Professor Larissa Naylor she/her
Professor of Geomorphology and Environmental Geography
Mission Priority Areas
I have a strong personal commitment to helping those from marginalised groups and/or with protected characteristics have equality of opportunity.
Coming from an immigrant family, where my parents were subjected to racial/cultural limitations on their careers and who were first in the family to go to University, I am firmly committed to supporting others have improved access and smoother paths to learning.
I have successfully supervised several PhD students from non-traditional backgrounds to University, who have gone on to launch excellent careers in government, industry and NGOs. This has been extremely fulfilling, particularly as a woman in a field which is still male-dominated.
My research passion is working at interfaces, between different types of science (engineering-geography-design-ecology), between science-policy-practice (my research has changed laws and created international guidelines) and with artists, makers and designers (creating new products for eco-engineering at the coast). I am genuinely interested in the process of transdisciplinary working and have extensive experience of leading highly successful, often award winning, projects with practitioners at the coast. This work has led me to influence at the highest level, including the World Bank’s Executive Board. I support my students with their research, but also in helping develop their own research and practice networks, opening doors for their future careers and staying in touch, often helping coach them for interviews for their 2nd or 3rd jobs after their PhDs have been completed. I am thus committed as a supervisor, but also in supporting those individuals achieve a secure footing on their career ladders after their PhDs.
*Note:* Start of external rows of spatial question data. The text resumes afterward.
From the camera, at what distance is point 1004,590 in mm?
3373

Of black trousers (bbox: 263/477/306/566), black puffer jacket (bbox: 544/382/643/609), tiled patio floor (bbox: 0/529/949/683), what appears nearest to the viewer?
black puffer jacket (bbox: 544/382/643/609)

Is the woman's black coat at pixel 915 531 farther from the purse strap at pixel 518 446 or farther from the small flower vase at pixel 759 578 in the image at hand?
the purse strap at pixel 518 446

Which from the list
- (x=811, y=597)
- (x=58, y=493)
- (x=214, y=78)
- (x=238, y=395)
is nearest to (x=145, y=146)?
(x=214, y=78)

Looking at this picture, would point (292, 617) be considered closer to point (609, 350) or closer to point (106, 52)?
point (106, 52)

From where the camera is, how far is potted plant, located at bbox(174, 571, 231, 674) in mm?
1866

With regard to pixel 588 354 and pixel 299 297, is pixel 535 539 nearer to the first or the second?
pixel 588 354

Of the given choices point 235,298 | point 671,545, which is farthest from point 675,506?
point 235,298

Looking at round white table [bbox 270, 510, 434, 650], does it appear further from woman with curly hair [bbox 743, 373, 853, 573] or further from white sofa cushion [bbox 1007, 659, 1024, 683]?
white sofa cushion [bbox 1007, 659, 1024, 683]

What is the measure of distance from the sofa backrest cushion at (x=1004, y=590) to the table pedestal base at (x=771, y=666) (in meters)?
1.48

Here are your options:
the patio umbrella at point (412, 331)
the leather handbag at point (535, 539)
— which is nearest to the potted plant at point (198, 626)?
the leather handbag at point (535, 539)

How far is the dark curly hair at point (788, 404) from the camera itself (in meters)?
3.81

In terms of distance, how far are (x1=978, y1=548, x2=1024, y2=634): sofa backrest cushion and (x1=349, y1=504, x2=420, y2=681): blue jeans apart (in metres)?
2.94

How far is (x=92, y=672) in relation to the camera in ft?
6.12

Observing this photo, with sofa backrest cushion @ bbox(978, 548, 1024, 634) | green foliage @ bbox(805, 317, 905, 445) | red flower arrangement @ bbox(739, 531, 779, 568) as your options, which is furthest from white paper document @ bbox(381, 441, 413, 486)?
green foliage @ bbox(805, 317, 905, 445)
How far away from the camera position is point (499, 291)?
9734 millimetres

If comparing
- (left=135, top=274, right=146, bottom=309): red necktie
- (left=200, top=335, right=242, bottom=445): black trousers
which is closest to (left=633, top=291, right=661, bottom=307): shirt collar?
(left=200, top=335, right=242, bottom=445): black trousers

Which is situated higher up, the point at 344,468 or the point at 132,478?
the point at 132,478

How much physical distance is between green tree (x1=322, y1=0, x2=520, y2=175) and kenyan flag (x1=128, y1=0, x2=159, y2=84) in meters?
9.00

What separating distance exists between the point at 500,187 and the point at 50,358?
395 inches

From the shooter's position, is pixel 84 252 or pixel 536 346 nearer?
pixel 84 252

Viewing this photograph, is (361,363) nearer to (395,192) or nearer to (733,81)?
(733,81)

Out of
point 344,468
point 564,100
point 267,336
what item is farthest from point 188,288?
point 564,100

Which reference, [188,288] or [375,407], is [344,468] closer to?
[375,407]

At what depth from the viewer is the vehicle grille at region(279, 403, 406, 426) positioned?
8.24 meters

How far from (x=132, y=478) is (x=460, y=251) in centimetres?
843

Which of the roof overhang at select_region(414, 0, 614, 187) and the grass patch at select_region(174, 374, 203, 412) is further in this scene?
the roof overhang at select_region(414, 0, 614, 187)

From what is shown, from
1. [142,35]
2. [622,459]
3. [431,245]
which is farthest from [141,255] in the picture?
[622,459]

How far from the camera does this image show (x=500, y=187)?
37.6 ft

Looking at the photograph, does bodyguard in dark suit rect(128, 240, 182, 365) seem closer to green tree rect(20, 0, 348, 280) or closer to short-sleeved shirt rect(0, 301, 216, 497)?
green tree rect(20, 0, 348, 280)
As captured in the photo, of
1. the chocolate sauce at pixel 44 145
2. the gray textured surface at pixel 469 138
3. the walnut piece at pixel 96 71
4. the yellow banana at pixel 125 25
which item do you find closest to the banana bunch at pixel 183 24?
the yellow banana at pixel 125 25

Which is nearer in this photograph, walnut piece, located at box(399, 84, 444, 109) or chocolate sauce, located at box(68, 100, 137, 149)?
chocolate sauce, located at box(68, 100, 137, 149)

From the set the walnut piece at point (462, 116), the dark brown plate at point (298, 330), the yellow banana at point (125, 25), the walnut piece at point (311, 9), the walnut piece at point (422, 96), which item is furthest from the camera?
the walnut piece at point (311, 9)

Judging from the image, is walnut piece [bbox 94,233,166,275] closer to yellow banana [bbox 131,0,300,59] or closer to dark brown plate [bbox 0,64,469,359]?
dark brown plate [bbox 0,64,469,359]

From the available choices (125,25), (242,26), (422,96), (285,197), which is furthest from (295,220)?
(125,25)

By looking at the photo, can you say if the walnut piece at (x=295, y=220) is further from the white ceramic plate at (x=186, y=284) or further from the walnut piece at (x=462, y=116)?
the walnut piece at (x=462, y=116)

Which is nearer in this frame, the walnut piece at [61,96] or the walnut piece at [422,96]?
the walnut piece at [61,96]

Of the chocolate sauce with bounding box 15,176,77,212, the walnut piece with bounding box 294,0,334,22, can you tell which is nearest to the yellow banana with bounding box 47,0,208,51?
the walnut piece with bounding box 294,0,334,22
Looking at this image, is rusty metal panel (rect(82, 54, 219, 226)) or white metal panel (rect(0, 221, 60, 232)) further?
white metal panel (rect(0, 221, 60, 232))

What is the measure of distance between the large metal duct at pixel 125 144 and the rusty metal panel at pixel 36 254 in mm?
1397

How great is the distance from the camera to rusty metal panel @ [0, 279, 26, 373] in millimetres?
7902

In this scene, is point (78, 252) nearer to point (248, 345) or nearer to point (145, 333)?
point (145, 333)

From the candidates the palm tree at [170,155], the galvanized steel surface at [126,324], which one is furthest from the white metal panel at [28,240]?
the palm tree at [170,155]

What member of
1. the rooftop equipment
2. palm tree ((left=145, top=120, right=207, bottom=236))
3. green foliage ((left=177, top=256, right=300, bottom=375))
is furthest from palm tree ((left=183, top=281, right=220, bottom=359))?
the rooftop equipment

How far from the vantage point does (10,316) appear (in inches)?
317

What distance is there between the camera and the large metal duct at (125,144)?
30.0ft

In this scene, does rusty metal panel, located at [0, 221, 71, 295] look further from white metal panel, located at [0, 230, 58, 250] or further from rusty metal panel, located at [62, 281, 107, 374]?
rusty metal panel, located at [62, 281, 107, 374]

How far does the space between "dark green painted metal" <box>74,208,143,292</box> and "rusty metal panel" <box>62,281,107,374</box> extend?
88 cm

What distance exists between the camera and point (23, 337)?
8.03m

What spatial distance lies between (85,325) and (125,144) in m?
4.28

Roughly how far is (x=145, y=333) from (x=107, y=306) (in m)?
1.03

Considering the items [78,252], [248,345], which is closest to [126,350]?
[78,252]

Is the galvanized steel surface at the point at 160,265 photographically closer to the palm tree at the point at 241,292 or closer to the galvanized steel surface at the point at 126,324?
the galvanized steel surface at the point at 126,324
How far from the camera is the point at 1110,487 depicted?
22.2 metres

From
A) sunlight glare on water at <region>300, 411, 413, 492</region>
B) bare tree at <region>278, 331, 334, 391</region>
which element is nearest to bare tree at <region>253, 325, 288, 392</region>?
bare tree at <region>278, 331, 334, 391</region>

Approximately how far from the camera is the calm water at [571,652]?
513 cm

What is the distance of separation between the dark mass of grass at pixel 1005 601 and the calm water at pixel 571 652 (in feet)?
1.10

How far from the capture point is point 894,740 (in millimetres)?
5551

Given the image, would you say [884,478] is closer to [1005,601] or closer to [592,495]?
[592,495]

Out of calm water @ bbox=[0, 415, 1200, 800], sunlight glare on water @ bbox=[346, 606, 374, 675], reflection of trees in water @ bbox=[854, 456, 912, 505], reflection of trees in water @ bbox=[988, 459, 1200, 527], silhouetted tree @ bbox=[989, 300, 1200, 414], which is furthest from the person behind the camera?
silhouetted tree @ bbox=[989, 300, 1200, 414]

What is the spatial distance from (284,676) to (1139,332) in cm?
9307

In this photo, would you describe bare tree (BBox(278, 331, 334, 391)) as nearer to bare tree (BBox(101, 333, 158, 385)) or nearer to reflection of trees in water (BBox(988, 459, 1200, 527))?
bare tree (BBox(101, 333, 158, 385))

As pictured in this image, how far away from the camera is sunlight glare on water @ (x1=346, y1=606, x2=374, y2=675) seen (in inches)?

I would be keen to support transdisciplinary projects that work across academia and practice (whether this is communities, practitioners or policymakers) to support society in taking climate resilient, intergenerationally just decisions now to learn to live with/adapt to the climate changes we are already committed to in the coming decades.
At Glasgow, my research forms part of the Earth System Science Research Group at the University of Glasgow, specifically geosphere-biosphere interactions, the Anthrosphere and stressed Environments and communities research clusters. We take a team approach to supervision in the School of Geographical and Earth Sciences, where my students often have a team of scientists, or scientists combined with human geographers to form supervisory teams, including with government and industry co-supervisors. My graduated students work on pressing environmental and climate change challenges in government agencies in the UK, at NASA and in academia. They are helping use science to help shape decisions, policies and laws to improve our planet’s resilience to the combined challenges of climate change and biodiversity loss. My student’s are thus highly qualified to help address the growing planetary health emergency.
I am strongly committed to EDI having co-established Glasgow’s widening participation summer school for Geography and Earth Science, and having recently led our Athena Swan Silver Renewal for my school as newly appointed Chair of EDI. Lastly, I strive to have a healthy work-life balance, juggling spending quality time with my sons doing creative, playful and outdoorsy things including wild swimming.